How much better would that greenhouse had of profited if I looked at landscaping around the Greenhouse as an opportunity for me to influence the customers experience which would keep them coming back?
How much more profitable would that Greenhouse had of been had I of engaged more customers in conversation knowing that my influence could potentially impact them making a sale?
We will never know, but you have to wonder.
Now, the owners of the Greenhouse…They thought differently than me. They would never close which oftentimes irritated me, but as I got older, I realized that they had a mindset that was much different than mine.
They challenged me to be more friendly and outgoing to customers.
They corrected me when I did not weed-eat around the property as good as I could have.
At the time, it frustrated me, and I just thought, “I guess that is what bosses are supposed to do,” but as I have gotten older, I realized that it was all because they had a owner’s mindset, and I had a low employee mindset.
In order to grow up in your leadership, you have to own the outcomes of your organization.
2. Responsibility Shift
Not only does your mindset have to change to an owner’s mindset, but your mindset has to have a responsibility shift as well.
As an employee, you think about your job description. You think about getting your job done and clocking out.
Listen, leaders of large organizations have a lot of responsibility. They may have to work a tad bit over 40 hours a week at times.
They may have to do some work that was not on their job description when they were hired (yikes, is this hitting to close to home).

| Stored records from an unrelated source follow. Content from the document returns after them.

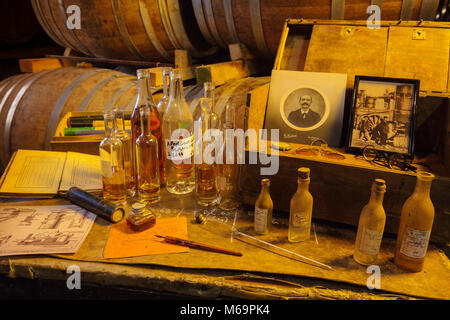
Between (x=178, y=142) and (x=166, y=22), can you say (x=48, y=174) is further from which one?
(x=166, y=22)

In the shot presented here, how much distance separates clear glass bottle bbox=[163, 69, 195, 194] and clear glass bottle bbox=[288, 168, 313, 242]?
0.42 metres

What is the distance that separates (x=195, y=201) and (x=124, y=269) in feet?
1.27

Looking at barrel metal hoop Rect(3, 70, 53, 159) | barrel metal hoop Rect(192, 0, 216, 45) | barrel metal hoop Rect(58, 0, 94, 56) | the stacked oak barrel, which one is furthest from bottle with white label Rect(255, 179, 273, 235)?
barrel metal hoop Rect(58, 0, 94, 56)

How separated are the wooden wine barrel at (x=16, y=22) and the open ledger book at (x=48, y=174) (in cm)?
334

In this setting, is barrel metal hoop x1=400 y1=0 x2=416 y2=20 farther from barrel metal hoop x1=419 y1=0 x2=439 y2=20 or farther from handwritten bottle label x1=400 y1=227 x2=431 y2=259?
handwritten bottle label x1=400 y1=227 x2=431 y2=259

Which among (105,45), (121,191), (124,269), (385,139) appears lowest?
(124,269)

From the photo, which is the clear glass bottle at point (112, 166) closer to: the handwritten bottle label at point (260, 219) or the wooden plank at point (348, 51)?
the handwritten bottle label at point (260, 219)

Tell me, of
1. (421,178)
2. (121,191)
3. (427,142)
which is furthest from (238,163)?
(427,142)

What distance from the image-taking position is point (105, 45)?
2.46 metres

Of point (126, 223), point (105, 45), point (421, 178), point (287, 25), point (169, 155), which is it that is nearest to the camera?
point (421, 178)

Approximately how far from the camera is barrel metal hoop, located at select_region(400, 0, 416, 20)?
1681mm

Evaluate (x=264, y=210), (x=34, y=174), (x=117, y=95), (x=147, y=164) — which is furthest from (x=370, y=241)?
(x=117, y=95)
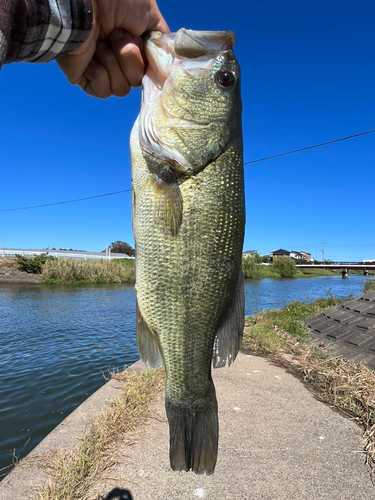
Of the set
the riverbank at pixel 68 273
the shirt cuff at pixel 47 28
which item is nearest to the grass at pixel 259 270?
the riverbank at pixel 68 273

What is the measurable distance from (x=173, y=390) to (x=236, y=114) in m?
1.80

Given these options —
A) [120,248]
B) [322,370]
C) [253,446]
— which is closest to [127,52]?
[253,446]

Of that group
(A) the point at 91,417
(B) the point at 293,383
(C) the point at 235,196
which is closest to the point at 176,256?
(C) the point at 235,196

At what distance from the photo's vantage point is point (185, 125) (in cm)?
201

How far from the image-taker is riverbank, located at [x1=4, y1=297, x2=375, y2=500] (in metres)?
3.24

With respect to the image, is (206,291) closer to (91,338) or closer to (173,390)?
(173,390)

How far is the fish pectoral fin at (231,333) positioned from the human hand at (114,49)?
57.2 inches

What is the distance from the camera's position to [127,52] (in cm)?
190

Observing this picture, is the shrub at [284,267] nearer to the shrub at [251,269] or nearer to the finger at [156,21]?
the shrub at [251,269]

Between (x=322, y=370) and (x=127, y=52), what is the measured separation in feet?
20.2

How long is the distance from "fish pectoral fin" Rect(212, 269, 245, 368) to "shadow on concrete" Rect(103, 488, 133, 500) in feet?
6.79

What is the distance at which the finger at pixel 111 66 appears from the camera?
6.48 ft

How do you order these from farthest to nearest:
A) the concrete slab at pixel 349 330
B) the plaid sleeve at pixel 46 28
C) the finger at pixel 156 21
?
the concrete slab at pixel 349 330 → the finger at pixel 156 21 → the plaid sleeve at pixel 46 28

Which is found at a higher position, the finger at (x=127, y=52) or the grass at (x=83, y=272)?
the finger at (x=127, y=52)
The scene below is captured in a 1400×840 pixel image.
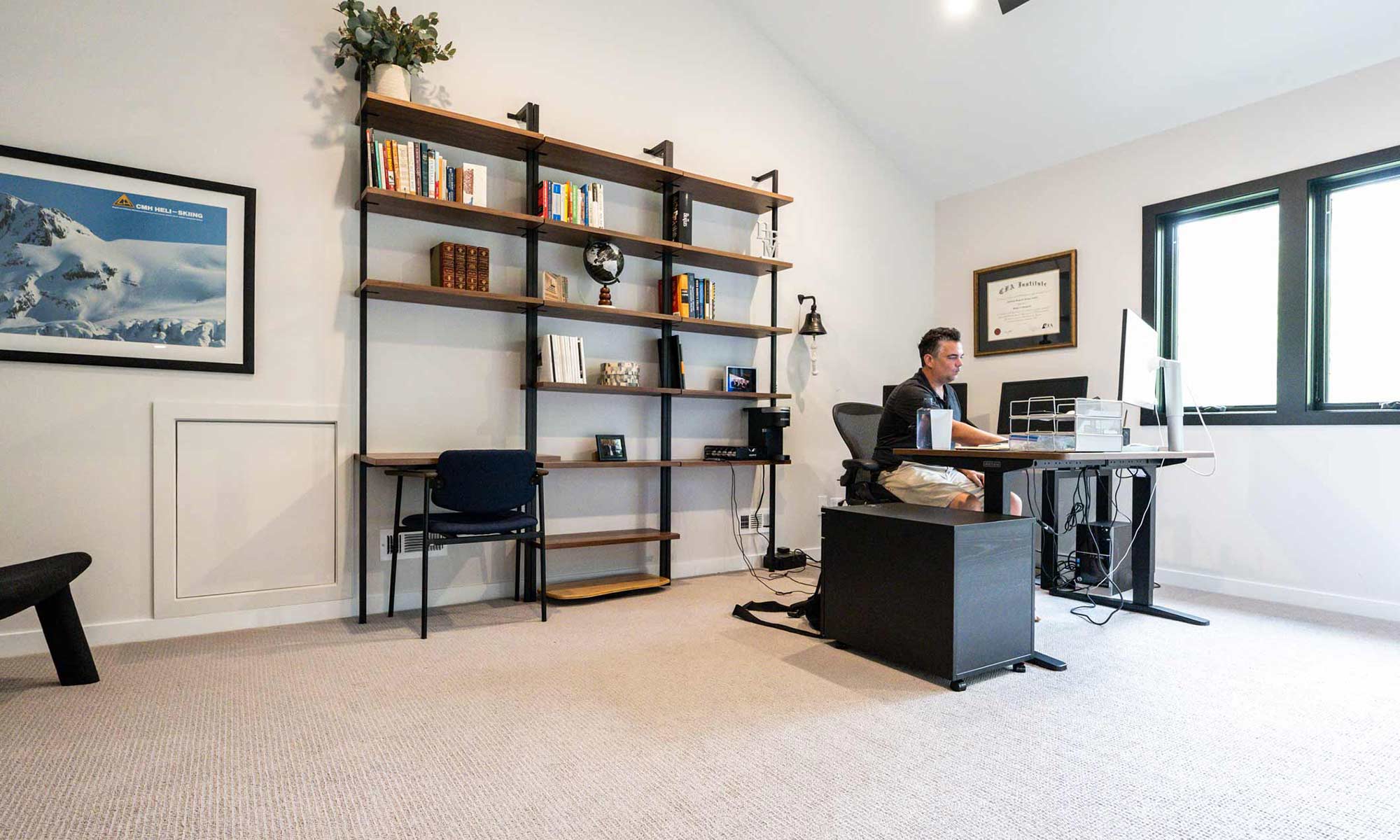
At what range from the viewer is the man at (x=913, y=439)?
334 centimetres

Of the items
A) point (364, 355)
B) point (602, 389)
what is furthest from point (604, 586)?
point (364, 355)

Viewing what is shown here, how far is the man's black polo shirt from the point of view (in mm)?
3328

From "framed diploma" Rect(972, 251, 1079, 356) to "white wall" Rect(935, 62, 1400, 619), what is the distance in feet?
0.25

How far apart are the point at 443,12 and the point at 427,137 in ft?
2.13

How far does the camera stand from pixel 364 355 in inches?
131

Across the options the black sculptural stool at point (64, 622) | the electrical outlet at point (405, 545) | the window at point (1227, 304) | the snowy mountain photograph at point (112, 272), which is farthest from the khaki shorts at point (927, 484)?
the black sculptural stool at point (64, 622)

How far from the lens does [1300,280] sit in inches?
148

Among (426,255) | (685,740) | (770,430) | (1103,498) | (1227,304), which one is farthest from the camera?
(770,430)

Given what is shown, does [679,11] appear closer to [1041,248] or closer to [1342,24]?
[1041,248]

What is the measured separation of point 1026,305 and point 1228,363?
1223 mm

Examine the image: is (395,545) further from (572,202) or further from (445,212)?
(572,202)

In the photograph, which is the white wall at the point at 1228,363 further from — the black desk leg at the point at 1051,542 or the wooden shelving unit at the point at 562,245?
the wooden shelving unit at the point at 562,245

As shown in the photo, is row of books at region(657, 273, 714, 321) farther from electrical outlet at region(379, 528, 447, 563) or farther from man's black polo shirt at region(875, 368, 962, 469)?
electrical outlet at region(379, 528, 447, 563)

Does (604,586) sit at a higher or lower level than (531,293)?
lower
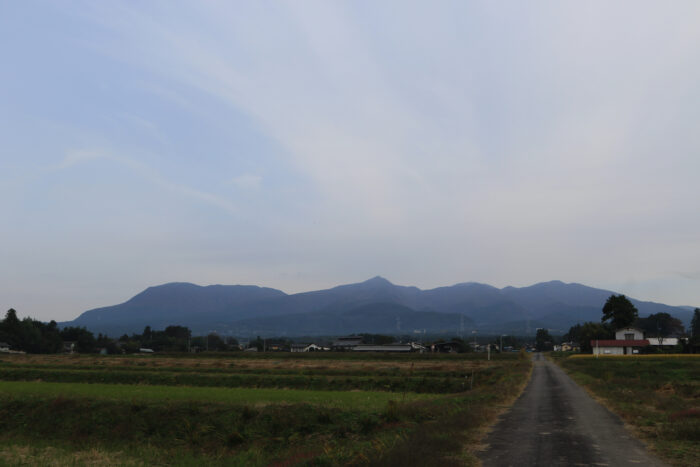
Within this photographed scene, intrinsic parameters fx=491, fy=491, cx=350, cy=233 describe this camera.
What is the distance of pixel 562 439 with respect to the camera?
1872cm

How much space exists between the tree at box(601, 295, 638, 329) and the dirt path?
116 m

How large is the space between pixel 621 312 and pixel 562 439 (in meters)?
129

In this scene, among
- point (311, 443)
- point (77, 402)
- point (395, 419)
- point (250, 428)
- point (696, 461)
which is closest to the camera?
point (696, 461)

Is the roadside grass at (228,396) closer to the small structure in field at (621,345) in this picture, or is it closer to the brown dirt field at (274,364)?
the brown dirt field at (274,364)

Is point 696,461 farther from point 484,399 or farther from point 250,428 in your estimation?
point 250,428

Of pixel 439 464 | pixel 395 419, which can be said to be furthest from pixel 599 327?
pixel 439 464

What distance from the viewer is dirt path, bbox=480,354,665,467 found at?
50.4 ft

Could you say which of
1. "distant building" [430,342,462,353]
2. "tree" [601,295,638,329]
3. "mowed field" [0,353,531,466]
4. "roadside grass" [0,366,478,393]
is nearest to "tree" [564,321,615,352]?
"tree" [601,295,638,329]

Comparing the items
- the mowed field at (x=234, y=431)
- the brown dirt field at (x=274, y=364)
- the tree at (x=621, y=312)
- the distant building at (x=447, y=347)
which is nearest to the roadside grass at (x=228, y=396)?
the mowed field at (x=234, y=431)

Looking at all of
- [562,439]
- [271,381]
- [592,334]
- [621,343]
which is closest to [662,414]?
[562,439]

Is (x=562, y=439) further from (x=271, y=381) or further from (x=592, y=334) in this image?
(x=592, y=334)

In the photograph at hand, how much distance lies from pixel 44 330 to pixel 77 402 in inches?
6661

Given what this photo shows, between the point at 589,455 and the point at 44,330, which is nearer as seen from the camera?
the point at 589,455

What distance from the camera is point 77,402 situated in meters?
33.3
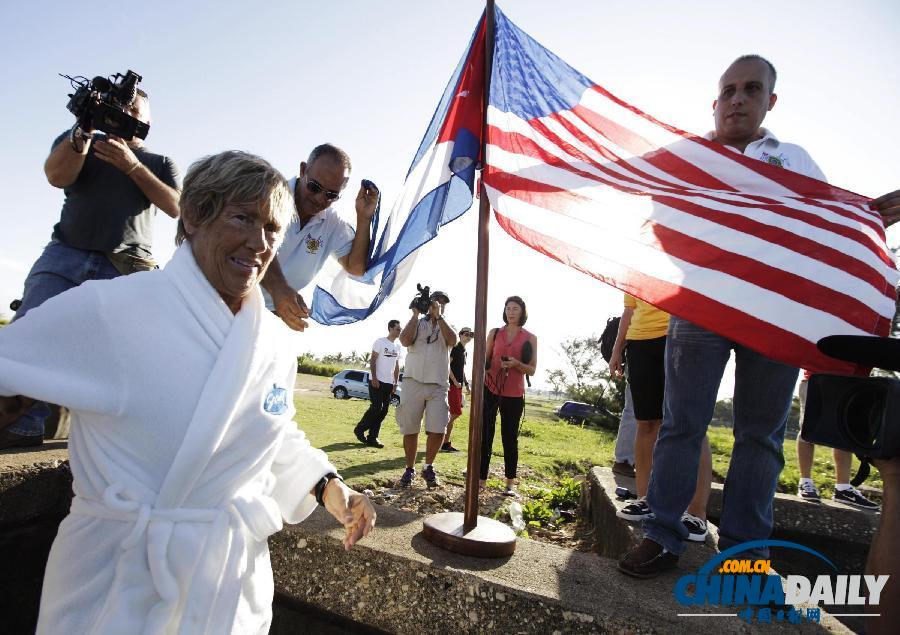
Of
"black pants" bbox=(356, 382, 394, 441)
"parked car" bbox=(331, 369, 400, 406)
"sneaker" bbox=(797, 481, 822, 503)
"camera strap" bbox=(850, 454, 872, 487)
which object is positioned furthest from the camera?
"parked car" bbox=(331, 369, 400, 406)

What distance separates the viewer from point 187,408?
3.94ft

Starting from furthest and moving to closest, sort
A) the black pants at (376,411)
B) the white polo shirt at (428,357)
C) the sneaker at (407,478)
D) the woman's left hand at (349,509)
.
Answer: the black pants at (376,411) → the white polo shirt at (428,357) → the sneaker at (407,478) → the woman's left hand at (349,509)

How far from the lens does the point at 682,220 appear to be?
229 cm

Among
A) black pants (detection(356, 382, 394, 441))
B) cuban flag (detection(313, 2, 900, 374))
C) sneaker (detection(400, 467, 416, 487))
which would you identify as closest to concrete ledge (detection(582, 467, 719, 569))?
cuban flag (detection(313, 2, 900, 374))

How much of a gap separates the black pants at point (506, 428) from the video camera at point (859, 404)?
4135mm

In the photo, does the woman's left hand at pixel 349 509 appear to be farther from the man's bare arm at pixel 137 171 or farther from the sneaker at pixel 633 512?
the sneaker at pixel 633 512

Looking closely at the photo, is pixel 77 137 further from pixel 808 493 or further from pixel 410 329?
pixel 808 493

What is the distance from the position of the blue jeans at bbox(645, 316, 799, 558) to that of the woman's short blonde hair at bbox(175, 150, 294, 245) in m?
2.02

There is a common misconception with leadership that says, “The further you go up, the less you have to do.” Sure delegation is a part of leadership, but I have learned that the opposite is true.
The further you go up, the more responsibility you attain.
Young leaders, if you want to go up in leadership, don’t be afraid to take on more responsibility, because you probably will not be asked to move up if you are always trying to do the bare minimum that your position requires.
3. Outcomes Shift
One of the biggest challenges that I face in leadership is helping those that I lead to own not just the work that gets us to the outcome, but to own the outcome itself.
Employees like to own the work that gets you to the event, but they do not like to own the outcomes of the event.
For example, if you worked your tail off and the outcomes were below expectations, the employee usually notices the work that it took to get there and naturally thinks, “I did it.” The leader notices the outcome of the event you worked so hard to get to.
If you want to move up in your organization, start noticing and caring more about the outcomes of the event rather than the work it took to get to the event.
How many people attended the event? Own that part more than the set up / tear down it took to execute the event.
Leaders own outcomes. Employees own jobs.
So how are you thinking? Are you thinking like a leader or like an employee?
If you ever want to grow up in your organization, it will take you thinking differently.